È qui che si annida la “falsa coscienza” dei commentatori: impegnata nel difendere un'idea (pur lodevole) di libertà e di democrazia, alla lente occidentale sfugge il valore assolutamente concreto rappresentato dalla costruzione e dal mantenimento dell'ordine, che è fondamentale in ogni assetto sociale e forse ancora di più in uno Stato multietnico, sottoposto alla violenza della criminalità organizzata e dei gruppi armati locali, e da sempre nell'occhio del ciclone geopolitico come quello russo.
Con la sua agenda politica aggressiva e densa di riforme radicali che ha traghettato il Paese nel nuovo millennio, Vladimir Putin rappresenta per la Russia un elemento di ordine che (soprattutto agli occhi dell'elettorato) ha un valore specifico più alto di qualsiasi libertà costituzionale promossa dalla tradizione illuministica europea.

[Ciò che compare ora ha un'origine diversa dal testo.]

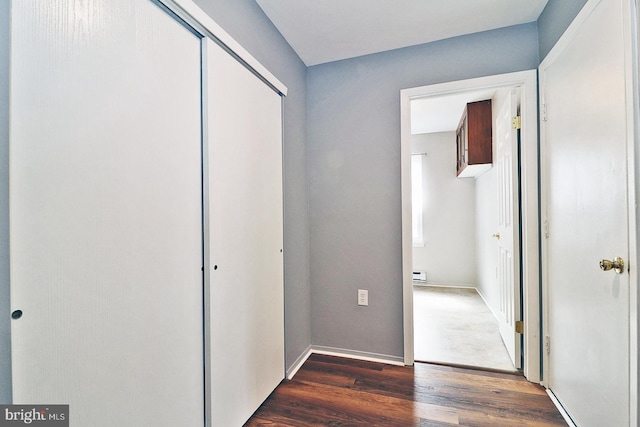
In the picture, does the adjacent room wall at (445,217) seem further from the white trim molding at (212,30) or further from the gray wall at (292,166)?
the white trim molding at (212,30)

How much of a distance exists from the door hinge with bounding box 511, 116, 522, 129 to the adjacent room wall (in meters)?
2.57

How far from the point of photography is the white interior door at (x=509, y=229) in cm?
205

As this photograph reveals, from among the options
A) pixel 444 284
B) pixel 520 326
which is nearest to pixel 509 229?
pixel 520 326

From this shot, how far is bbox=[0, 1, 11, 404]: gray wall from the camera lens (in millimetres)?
681

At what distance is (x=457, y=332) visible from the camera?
9.01 ft

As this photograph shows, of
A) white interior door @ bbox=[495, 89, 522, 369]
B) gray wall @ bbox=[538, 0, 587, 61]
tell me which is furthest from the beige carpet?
gray wall @ bbox=[538, 0, 587, 61]

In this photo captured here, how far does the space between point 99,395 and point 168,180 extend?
724 mm

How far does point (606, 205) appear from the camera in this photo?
123cm

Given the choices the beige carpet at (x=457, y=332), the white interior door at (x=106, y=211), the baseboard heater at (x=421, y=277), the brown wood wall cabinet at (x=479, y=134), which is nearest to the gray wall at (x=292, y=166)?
the white interior door at (x=106, y=211)

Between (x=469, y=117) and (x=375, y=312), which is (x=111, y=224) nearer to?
(x=375, y=312)

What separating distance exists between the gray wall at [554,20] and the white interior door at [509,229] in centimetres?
33

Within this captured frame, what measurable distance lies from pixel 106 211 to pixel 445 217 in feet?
14.8

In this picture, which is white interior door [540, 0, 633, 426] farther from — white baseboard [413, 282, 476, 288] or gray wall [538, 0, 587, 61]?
white baseboard [413, 282, 476, 288]

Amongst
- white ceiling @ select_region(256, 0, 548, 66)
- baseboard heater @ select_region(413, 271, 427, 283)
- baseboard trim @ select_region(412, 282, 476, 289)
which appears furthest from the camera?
baseboard heater @ select_region(413, 271, 427, 283)
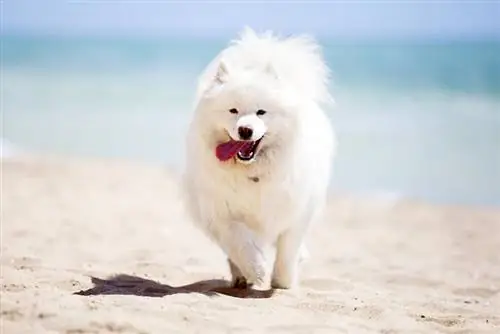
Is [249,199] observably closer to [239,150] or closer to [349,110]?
[239,150]

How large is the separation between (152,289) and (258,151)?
2.47 feet

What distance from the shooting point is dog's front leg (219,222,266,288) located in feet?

Allo stesso modo, l'irregimentazione all'interno di un tentacolare schema statale delle selvagge forze economiche e militari che hanno banchettato sui resti dell'URSS durante gli anni Novanta, ha in effetti riallineato il caos sociale dell'era di Yeltsin sulla strada nota del nazionalismo autoritario.
Anche grazie al pacchetto di riforme senza precedenti che hanno stimolato la comparsa di una classe media propriamente detta e che hanno più che raddoppiato i salari reali a partire dal 2000, il corso putiniano ha potuto riposizionare le tessere del puzzle post-sovietico in un quadro (a proprio modo) funzionante e coerente.
Nel grande romanzo del putinismo, che è ancora lontano dall'essere tradotto e reso forse più comprensibile all'occhio non-russo, l'uccisione di un politico che si batteva per un'idea di libertà di stampo formalmente europeo è come il delitto perfetto, in cui tutti hanno un buon movente e a nessuno conviene cercare giustizia.
Gran parte della popolazione russa trova sostentamento materiale nella macchina putiniana di Stato, dei dollari del gas, dell'esercito e della burocrazia. Riesce a riunire i frammenti della propria identità etnica e sociale sotto il cappello della contrapposizione a quell'Ovest che si arroga il diritto di minacciare i confini della Federazione.
In questo contesto la morte senza colpevoli di Boris Nemtsov potrebbe essere il paradossale trionfo di una società che, a differenza di quelle sorte sulle fondamenta delle rivoluzioni francese e americana, ha trovato una speranza di benessere (e un'idea di sé) sotto il pugno di ferro di un uomo solo.